Ad annunciarlo è il consigliere regionale di Forza Italia Alberto Bozza, componente della commissione Agricoltura, dopo il via libera alla delibera relativa all’intervento settoriale vitivinicolo “Promozione e comunicazione nei Paesi terzi”.

Le risorse, provenienti da fondi europei 2026-2027, saranno destinate a finanziare attività di promozione, comunicazione e sviluppo commerciale nei Paesi extra comunitari. Dopo l’approvazione definitiva da parte della giunta regionale, sarà pubblicato il bando, con scadenza fissata al 15 luglio.

Bozza sottolinea il valore strategico della misura in una fase economica complessa per il settore.

“Dalla Regione Veneto 11 milioni di euro destinati al comparto vitivinicolo per la promozione nei mercati esteri. Un sostegno concreto per aiutare consorzi di tutela e aziende a sviluppare nuovo export”.

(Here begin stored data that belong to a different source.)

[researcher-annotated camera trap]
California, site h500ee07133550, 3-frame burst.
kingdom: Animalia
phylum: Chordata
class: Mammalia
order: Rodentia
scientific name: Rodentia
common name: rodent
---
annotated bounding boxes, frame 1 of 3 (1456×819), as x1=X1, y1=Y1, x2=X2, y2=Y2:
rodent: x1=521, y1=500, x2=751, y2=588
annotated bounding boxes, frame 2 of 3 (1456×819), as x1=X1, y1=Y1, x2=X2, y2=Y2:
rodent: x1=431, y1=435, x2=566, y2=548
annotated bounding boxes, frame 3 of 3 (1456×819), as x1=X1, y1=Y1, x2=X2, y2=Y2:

Il focus è inevitabilmente sulle tensioni internazionali e sugli effetti che il contesto geopolitico continua a generare sul commercio globale.

“Oggi più che mai è importante aiutare le aziende vitivinicole in progettualità di espansione, vista la complessità del quadro geopolitico, che ricade anche nell’economia e nell’export, e i dazi americani”, evidenzia il consigliere azzurro.

Secondo Bozza, il bando rappresenta una leva concreta per spingere le imprese verso nuovi sbocchi commerciali, in un momento in cui diversificare i mercati è diventato essenziale.

“Si tratta di un’opportunità importante perché storicamente tutte le domande ammesse hanno avuto accesso al contributo. Come ho sottolineato durante la recente tavola rotonda che ho organizzato a Vinitaly 2026, l’apertura a nuovi mercati esteri e l’esplorazione di nuove opportunità rappresentano una strategia fondamentale per superare le criticità e questo bando va in quella direzione”.

Per il mondo del vino veneto, uno dei motori dell’economia regionale, si apre quindi una nuova finestra per rafforzare la presenza internazionale in una fase in cui competitività e capacità di adattamento pesano più che mai.